Using the evidence base

To use evidence regarding the effects of alcohol marketing on underage consumption to inform policy, researchers must consider the regulatory environment where the marketing is taking place. The industry self-regulations in the U.S. include measures to reduce underage exposure, such as restricting advertising to media where 71.6% of the audience is of legal drinking age.15 Research relevant to this regulatory scheme is needed to evaluate whether the policy is faithfully implemented and whether it is enough to protect youth from overexposure to alcohol advertising. Studies have found that much of the televised alcohol advertising in the U.S. appears in media with audiences disproportionately consisting of youth.16,17 Researchers have thus recommended that the threshold of youth audience should be lowered from 28.4% to 15% (roughly the proportion of 12-20 year olds in the population)18 and that advertisers should use local, rather than national, audience composition data to avoid violating the audience threshold rule.19

The industry also self-limits the content it uses in marketing, stipulating that advertisements cannot primarily appeal to youth,15 but the guidelines do not clearly define primarily youth appealing content.20 In this regard, some of our team’s work has used existing literature to create a metric, the Content Appealing to Youth (CAY) index, that captures media content appealing to youth.21 Subsequent research has shown that CAY content is positively associated with brand-specific youth consumption, but not with adult consumption.21 More work needs to be done, however, to validate this index across different settings and contexts.

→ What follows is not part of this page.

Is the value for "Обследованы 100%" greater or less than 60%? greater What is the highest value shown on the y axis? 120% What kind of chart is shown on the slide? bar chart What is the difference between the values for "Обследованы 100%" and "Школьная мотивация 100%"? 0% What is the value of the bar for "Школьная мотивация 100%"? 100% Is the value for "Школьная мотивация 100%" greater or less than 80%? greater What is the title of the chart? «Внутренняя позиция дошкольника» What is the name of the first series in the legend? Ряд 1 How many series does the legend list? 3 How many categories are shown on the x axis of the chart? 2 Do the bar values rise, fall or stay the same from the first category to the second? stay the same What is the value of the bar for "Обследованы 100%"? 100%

In voluntary self-regulation schemes there is often no governmental avenue by which to use evidence to change marketing practices, but effective dissemination and advocacy can put pressure on the industry to revise its guidelines. In this regard, research can be supportive of health and safety warning labels by focusing on the scientific accuracy of the label language and on the link between exposure to warning labels and impact on key outcomes like underage consumption.

In a context where more restrictive regulation is allowed (as in Finland), evidence that 68% of the country’s 15 and 16 year olds had used alcohol can be politically powerful.3 The 2014 update to the Alcohol Act (Ministry of Social Affairs and Health, Finland, 2014) restricted placement of advertising to avoid youth exposure and advertisement content to avoid positive associations with alcohol. 22

Policy change occurs when research, public health and public interest coalitions, corporate relationships, community voices, media support, and electoral and political context converge. Bringing these parties together remains a challenge in curtailing alcohol marketing. Research needs to show not only the problem, but also how the solution can be politically beneficial to a policy maker, such as how many lives it will save, how feasible it is to implement, where else the policy has been implemented, and how successful it has been. Research should also focus on rebutting the industry’s counterarguments, some of which are that an 85% audience threshold would substantially affect the industry’s ability to target adults,18 or that advertising is not associated with youth drinking over and above close adult or peer influence.23

Looking ahead

As far as we can tell, alcohol marketing will not suffer the same fate as tobacco marketing (for which there is a comprehensive ban in many countries). Neither are we advocating for such a policy. We are, however, advocating for a complete ban on youthfocused alcohol advertising and a ban on advertising in media whose audience members comprise 15% or more youth. Until that goal is achieved, it is incumbent upon researchers to continue to document: i) youth exposure to alcohol advertising, whether intentional or not; ii) successes and failures of municipalities, regions, and national governments to enact such policies, and iii) the link between marketing and youth alcohol consumption. In this editorial, we have highlighted some of the underlying challenges the research community faces in doing so. But this community needs support – internally, in reaching consensus on underlying methods and challenges, and externally in the form of resources so that this important work can continue.